◆ **Document passage**:
Pumpkin Detour: Zucchini "Chili"


I have lots of new recipes to share! This little gem is something I made a couple of months ago when you could most clearly see the transition in the seasons at the farmer's market. The last berries of the year were sitting next to basketfuls of delicata squash and dark greens, while mounds of zucchini and chili peppers were  fighting to grab your attention away from heirloom peaches and apples. You can see this in the star ingredients:

  • summer squash
  • fresh chili peppers
  • kale
  • delicata squash
Delicata squash may not be available everywhere or for an exorbitant price. If you would like to make a substitute, I suggest butternut squash or yams. Both have a stronger flavor than delicata but it's similar to the delicata.

Creating a yummy meal around my last summer squash that used some of the other veggies in my pantry was my inspiration. I had a huge round zucchini that only cost $0.33 because it was the end of the summer season! By this time, I was pretty tired of all my tried and true zucchini recipes so I did a little searching.


I found Rachael Ray's recipe here. I started with Rachael's recipe and adapted it to what I had on hand. This is a keeper! The spices and chile peppers were a nice combination but didn't overpower the vegetables. I only used 3 chilies but feel free to add more. I was surprised at home much I liked the zucchini in big chunks. The larger pieces of zucchini kept some crispness and made the meal feel more hearty.


I did one step differently. I roasted my two squashes and the peppers. The zucchini I kept an eye on and removed from the oven right when it was just becoming tender. I just heated these vegetables through at the end in the pot. While this step isn't necessary, the roasted flavor really made the meal better. I don't think any of the red pepper made it into the pot because it was so good on its on. Enjoy!

◆ **Dataset**:
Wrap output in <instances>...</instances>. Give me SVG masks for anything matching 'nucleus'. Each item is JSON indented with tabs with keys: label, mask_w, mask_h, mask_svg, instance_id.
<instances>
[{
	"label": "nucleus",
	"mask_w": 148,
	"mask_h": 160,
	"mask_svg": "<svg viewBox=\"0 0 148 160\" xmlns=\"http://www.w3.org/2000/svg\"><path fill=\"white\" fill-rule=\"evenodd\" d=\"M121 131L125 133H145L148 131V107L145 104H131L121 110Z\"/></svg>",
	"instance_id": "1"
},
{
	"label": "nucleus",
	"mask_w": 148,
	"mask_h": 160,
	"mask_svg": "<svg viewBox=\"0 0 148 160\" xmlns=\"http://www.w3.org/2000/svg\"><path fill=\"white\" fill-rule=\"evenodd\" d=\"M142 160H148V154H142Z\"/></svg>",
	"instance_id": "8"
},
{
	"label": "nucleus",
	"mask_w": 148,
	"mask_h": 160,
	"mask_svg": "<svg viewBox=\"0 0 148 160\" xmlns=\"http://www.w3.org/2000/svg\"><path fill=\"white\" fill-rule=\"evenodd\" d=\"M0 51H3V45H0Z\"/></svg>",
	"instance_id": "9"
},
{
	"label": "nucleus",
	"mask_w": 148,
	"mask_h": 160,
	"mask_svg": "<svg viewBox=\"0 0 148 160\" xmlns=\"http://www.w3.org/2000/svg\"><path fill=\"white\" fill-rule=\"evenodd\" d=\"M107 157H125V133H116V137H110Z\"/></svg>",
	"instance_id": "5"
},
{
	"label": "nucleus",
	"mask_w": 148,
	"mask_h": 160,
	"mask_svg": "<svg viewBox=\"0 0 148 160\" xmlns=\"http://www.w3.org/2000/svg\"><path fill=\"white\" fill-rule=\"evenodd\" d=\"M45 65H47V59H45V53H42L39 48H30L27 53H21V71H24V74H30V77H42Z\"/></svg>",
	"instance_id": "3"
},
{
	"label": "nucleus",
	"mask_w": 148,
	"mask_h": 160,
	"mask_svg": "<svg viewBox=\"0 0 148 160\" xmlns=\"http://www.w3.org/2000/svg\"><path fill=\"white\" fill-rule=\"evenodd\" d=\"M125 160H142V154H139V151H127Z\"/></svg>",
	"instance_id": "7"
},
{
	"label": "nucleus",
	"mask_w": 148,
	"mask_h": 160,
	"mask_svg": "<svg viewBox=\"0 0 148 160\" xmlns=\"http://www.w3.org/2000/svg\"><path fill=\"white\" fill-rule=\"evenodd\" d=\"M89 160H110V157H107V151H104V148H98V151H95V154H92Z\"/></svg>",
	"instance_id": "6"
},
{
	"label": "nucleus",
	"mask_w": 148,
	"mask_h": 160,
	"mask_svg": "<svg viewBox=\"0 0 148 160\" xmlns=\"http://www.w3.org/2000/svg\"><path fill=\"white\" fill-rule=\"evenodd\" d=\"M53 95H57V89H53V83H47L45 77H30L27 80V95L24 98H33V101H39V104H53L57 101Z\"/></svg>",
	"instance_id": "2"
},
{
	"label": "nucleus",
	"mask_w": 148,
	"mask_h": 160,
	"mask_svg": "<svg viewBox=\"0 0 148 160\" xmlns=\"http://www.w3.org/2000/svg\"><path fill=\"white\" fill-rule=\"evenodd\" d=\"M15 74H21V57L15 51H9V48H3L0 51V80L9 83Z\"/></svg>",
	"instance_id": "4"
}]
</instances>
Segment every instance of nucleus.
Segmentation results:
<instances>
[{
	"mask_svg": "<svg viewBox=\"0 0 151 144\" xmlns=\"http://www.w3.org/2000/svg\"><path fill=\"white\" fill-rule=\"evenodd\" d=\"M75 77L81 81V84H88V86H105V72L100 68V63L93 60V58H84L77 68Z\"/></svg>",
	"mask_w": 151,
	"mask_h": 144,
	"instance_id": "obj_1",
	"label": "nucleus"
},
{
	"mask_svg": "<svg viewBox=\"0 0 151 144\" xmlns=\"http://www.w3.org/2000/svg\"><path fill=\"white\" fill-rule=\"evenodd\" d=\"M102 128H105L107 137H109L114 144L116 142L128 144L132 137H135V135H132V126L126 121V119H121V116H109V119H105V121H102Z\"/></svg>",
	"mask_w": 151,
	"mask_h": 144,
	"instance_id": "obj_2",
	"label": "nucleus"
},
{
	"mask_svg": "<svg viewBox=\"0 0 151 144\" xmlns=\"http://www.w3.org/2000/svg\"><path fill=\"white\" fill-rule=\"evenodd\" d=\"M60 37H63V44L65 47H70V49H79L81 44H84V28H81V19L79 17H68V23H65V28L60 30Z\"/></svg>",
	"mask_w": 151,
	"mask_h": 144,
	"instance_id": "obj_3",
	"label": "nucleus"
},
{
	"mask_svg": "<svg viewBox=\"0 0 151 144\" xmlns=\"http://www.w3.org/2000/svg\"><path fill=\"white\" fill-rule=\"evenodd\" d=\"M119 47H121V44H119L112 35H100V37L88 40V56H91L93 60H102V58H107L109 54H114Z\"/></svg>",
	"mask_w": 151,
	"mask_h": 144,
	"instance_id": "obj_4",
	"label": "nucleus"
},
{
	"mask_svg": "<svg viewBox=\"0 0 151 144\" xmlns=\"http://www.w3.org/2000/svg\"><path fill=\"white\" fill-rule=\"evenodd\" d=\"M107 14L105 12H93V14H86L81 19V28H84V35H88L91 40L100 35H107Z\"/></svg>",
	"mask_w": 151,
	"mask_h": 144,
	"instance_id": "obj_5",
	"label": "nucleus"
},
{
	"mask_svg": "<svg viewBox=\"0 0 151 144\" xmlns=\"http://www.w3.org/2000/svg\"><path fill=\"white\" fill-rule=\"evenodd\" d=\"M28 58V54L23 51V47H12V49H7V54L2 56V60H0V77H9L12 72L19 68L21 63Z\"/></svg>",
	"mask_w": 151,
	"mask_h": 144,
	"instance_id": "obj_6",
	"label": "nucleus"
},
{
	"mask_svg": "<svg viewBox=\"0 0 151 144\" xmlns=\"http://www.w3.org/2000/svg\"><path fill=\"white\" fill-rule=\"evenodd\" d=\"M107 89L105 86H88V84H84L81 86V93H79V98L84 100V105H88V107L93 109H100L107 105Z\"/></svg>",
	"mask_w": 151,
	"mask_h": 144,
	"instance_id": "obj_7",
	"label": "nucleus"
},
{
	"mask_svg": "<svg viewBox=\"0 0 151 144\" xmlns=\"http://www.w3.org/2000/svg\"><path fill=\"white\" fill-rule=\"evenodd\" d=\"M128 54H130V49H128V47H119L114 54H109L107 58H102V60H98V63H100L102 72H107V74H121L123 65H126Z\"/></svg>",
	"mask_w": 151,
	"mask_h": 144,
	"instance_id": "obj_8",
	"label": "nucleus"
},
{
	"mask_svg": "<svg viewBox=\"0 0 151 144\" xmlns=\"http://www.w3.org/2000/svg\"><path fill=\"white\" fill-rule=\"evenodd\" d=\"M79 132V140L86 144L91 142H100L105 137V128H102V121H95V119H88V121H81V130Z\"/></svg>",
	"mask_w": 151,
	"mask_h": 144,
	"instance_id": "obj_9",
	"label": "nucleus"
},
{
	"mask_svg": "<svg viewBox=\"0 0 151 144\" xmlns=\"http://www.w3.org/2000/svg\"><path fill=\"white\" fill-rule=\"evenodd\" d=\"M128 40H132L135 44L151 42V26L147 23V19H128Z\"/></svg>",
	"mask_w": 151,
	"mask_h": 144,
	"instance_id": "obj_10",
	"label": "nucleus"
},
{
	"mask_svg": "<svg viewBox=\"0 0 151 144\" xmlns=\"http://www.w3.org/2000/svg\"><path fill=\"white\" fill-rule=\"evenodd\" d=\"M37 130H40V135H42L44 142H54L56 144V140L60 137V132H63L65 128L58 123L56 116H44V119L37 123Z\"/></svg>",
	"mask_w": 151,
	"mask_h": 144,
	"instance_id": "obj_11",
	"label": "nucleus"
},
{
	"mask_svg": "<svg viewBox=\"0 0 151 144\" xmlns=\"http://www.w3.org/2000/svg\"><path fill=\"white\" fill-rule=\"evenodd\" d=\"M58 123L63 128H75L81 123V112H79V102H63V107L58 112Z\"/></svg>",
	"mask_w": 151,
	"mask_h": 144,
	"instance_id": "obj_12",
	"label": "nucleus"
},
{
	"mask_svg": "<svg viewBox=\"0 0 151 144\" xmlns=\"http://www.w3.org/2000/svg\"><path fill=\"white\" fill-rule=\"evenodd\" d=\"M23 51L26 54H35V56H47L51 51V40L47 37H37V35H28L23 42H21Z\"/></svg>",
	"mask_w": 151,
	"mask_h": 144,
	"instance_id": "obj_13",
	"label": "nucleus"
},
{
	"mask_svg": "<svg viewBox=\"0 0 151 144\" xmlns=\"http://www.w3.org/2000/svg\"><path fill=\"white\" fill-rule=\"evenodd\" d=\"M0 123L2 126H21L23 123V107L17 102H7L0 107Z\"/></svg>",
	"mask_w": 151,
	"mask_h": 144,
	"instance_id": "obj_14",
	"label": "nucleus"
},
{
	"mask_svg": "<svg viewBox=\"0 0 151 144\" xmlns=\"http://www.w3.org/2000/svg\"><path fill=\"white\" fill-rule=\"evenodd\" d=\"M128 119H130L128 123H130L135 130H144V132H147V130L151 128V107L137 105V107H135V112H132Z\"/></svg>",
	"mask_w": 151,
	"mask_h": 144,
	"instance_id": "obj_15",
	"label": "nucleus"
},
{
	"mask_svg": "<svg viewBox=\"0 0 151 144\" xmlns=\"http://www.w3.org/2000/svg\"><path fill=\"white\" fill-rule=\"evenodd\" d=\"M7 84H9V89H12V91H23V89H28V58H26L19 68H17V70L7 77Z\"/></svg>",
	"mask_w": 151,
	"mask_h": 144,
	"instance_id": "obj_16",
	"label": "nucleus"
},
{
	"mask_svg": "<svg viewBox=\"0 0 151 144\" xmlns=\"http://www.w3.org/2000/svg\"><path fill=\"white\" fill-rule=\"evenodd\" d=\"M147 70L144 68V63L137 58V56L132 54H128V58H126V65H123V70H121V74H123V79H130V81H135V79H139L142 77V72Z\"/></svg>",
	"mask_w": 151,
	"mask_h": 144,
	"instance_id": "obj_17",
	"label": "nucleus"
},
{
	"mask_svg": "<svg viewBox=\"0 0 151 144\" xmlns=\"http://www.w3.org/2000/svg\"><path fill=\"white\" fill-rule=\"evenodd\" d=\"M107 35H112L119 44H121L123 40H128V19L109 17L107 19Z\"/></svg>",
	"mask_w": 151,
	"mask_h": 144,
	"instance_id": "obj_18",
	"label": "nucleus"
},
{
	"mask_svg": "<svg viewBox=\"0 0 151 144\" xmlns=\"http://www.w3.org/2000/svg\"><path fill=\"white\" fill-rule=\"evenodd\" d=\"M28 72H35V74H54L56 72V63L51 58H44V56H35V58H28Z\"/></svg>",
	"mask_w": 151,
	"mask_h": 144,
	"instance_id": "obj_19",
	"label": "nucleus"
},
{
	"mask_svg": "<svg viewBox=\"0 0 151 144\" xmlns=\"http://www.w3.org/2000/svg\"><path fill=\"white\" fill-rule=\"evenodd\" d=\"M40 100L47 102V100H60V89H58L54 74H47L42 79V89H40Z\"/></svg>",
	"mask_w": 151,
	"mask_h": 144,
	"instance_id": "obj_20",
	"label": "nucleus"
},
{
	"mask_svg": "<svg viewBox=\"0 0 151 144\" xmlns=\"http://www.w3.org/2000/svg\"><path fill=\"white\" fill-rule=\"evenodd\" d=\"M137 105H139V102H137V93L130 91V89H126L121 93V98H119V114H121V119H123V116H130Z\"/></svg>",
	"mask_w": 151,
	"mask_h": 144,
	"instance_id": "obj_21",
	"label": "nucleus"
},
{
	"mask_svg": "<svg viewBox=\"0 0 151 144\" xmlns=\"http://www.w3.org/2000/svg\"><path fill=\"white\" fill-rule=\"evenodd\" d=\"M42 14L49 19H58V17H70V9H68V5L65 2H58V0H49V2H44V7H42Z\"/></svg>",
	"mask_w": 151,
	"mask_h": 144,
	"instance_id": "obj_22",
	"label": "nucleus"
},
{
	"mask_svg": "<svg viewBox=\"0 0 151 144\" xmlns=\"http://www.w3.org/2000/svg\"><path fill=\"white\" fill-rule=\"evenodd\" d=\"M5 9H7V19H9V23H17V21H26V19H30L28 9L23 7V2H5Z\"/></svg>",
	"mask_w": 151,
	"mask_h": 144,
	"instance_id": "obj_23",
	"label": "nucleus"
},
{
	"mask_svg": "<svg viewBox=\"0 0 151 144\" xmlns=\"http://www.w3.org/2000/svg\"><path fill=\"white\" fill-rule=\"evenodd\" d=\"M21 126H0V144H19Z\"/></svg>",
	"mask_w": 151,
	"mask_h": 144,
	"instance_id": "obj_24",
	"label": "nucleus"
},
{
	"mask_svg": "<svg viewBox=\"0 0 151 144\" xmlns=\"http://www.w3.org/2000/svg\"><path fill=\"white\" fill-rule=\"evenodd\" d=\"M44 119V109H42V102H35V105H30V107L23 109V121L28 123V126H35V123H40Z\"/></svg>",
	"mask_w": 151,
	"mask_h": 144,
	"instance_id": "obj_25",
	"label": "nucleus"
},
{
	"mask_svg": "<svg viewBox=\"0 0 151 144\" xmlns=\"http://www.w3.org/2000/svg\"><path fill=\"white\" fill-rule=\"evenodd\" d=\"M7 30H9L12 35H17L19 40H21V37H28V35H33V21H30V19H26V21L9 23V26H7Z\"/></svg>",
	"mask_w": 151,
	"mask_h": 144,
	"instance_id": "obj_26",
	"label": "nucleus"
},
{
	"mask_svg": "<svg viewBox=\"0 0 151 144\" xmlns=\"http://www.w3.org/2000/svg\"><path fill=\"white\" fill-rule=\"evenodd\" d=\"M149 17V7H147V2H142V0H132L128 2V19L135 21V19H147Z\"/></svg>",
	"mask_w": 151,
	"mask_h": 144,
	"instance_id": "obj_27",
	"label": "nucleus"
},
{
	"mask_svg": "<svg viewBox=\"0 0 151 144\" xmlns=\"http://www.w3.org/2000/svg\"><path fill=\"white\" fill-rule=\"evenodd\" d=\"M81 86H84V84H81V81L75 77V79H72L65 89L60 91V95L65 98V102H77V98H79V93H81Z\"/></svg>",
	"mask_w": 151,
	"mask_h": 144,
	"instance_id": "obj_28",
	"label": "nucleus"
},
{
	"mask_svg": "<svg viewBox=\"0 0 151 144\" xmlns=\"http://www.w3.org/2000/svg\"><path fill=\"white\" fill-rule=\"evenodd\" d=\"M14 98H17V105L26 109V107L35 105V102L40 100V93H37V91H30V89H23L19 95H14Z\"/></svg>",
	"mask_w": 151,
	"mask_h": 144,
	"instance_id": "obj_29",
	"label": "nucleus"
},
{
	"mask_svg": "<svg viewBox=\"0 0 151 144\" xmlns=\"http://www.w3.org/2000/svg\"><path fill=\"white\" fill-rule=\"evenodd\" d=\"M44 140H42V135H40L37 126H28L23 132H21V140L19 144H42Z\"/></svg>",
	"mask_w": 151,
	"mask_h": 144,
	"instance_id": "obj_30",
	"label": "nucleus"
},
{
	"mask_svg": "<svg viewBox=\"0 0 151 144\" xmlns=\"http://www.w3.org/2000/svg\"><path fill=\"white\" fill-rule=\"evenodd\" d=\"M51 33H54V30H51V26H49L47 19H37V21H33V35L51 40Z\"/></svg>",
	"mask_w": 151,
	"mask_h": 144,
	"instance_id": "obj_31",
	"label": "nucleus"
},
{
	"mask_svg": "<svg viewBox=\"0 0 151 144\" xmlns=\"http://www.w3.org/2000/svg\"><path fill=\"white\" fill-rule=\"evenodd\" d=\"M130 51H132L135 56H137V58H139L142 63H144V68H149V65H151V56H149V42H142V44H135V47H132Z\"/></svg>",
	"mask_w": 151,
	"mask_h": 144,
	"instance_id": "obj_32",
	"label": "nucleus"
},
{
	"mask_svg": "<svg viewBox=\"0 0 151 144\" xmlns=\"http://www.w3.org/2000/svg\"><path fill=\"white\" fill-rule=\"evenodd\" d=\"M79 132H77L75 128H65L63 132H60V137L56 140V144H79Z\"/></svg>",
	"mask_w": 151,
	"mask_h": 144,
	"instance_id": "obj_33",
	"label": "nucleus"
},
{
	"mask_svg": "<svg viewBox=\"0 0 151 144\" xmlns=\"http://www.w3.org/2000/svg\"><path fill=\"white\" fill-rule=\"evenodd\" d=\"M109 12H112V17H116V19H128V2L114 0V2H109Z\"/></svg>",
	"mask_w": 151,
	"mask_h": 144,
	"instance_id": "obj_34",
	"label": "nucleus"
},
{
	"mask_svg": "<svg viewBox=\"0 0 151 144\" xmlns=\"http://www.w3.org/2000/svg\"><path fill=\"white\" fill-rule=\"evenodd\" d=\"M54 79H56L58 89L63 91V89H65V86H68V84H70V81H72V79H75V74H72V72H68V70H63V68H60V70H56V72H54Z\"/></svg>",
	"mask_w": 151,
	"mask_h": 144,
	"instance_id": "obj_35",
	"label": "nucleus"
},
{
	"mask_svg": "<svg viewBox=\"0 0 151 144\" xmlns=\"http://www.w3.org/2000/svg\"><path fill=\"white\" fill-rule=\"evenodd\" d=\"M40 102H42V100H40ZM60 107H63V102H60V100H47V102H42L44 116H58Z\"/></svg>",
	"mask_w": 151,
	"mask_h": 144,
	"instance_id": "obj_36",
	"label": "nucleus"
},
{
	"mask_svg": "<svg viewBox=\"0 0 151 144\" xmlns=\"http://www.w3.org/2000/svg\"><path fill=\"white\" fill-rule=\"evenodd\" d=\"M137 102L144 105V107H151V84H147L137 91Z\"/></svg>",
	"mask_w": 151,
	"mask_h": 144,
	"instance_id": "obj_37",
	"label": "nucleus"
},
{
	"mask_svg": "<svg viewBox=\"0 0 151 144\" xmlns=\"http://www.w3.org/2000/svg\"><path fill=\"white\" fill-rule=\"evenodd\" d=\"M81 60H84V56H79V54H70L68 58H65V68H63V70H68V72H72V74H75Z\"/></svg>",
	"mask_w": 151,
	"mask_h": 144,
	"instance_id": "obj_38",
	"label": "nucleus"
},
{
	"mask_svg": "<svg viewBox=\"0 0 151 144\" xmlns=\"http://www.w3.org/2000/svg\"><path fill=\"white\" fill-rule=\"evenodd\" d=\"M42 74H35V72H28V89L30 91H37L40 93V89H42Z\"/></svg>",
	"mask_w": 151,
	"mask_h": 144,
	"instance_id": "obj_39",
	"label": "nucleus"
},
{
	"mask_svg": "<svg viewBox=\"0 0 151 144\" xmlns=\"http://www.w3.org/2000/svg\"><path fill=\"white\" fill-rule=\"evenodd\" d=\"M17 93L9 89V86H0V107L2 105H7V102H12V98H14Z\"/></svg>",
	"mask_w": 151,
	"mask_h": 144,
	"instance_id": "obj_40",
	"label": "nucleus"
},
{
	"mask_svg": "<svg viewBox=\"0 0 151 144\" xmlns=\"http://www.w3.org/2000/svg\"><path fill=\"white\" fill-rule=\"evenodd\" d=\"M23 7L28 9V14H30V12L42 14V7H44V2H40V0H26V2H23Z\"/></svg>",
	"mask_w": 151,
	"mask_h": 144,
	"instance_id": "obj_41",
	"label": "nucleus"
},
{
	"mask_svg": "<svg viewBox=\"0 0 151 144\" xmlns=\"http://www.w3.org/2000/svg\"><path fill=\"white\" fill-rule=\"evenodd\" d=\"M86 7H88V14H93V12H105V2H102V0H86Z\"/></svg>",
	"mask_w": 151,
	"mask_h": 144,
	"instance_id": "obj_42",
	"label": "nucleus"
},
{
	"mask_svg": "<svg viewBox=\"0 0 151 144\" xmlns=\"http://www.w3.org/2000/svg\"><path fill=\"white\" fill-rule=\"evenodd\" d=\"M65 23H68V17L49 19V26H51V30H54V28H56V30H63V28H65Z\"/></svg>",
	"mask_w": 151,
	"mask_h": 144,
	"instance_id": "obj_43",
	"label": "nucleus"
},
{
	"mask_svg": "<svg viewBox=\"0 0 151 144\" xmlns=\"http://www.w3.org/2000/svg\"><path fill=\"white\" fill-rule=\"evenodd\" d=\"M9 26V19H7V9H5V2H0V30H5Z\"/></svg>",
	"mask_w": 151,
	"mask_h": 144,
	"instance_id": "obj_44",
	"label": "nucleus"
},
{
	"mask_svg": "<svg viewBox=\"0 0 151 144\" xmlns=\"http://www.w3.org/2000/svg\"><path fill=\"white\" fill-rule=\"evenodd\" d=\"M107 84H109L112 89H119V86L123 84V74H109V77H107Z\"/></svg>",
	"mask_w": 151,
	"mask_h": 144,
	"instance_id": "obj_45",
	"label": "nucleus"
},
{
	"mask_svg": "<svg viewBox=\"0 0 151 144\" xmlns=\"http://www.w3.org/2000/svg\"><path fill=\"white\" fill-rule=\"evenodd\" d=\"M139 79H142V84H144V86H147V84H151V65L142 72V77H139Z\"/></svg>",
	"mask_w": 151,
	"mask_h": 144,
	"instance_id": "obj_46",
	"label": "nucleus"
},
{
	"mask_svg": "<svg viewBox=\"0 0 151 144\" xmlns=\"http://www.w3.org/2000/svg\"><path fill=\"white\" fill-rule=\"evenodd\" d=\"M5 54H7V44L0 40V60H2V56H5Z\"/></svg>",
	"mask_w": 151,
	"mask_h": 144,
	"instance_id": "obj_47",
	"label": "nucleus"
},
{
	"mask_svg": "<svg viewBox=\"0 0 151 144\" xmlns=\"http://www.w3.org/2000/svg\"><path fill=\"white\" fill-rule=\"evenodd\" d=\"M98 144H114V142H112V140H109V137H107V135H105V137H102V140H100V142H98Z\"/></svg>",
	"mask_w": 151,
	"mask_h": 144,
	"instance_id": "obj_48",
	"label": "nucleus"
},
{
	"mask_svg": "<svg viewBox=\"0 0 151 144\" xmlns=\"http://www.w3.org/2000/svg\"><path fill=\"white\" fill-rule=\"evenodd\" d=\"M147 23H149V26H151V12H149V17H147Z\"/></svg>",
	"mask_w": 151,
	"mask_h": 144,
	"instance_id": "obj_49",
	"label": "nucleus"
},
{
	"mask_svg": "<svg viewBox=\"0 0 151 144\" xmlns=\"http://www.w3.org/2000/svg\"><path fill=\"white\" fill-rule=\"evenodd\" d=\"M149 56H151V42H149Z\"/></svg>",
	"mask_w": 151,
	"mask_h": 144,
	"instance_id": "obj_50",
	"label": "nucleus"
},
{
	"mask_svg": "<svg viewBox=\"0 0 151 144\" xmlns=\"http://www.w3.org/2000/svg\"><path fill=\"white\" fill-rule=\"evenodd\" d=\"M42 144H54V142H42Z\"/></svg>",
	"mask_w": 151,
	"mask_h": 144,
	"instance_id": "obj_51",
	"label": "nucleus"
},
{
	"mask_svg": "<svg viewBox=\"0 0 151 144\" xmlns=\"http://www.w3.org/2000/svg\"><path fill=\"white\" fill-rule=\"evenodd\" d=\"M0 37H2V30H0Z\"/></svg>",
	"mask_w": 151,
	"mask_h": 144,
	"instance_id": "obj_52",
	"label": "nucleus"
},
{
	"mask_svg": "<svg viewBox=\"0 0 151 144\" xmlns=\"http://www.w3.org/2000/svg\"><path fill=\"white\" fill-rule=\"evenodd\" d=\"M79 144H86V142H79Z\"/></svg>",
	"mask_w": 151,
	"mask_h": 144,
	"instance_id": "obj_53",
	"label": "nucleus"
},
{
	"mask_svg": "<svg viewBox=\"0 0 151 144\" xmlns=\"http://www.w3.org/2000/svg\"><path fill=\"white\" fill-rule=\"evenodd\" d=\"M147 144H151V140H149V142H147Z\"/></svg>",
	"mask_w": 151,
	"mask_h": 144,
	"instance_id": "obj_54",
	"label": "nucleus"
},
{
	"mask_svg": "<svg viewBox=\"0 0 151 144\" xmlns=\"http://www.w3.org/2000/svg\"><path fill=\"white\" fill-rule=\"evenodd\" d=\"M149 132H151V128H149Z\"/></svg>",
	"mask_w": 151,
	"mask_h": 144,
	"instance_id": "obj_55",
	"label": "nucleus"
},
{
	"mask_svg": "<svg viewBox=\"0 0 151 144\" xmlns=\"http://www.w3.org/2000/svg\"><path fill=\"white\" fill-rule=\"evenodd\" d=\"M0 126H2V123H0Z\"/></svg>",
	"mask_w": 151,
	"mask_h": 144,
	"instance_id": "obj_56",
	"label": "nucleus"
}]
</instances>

◆ **The tasks**:
[A] Do these statements agree with the zucchini chili post? Answer yes or no for each, quoting the deciding words exactly. (i) The zucchini cost $0.33. (ii) Five chilies went into the dish. (iii) Butternut squash or yams are suggested in place of delicata squash.
[B] Could you output the entries, from their first line through the line containing "131L125 133H145L148 131V107L145" (both included), as a Markdown table with the columns Line and Content, leaving out blank lines?

◆ **Results**:
[A]
(i) Yes: "I had a huge round zucchini that only cost $0.33"
(ii) No: "I only used 3 chilies but feel free to add more."
(iii) Yes: "If you would like to make a substitute, I suggest butternut squash or yams."

[B]
| Line | Content |
|---|---|
| 1 | Wrap output in <instances>...</instances>. Give me SVG masks for anything matching 'nucleus'. Each item is JSON indented with tabs with keys: label, mask_w, mask_h, mask_svg, instance_id. |
| 2 | <instances> |
| 3 | [{ |
| 4 | 	"label": "nucleus", |
| 5 | 	"mask_w": 148, |
| 6 | 	"mask_h": 160, |
| 7 | 	"mask_svg": "<svg viewBox=\"0 0 148 160\" xmlns=\"http://www.w3.org/2000/svg\"><path fill=\"white\" fill-rule=\"evenodd\" d=\"M121 131L125 133H145L148 131V107L145 104H131L121 110Z\"/></svg>", |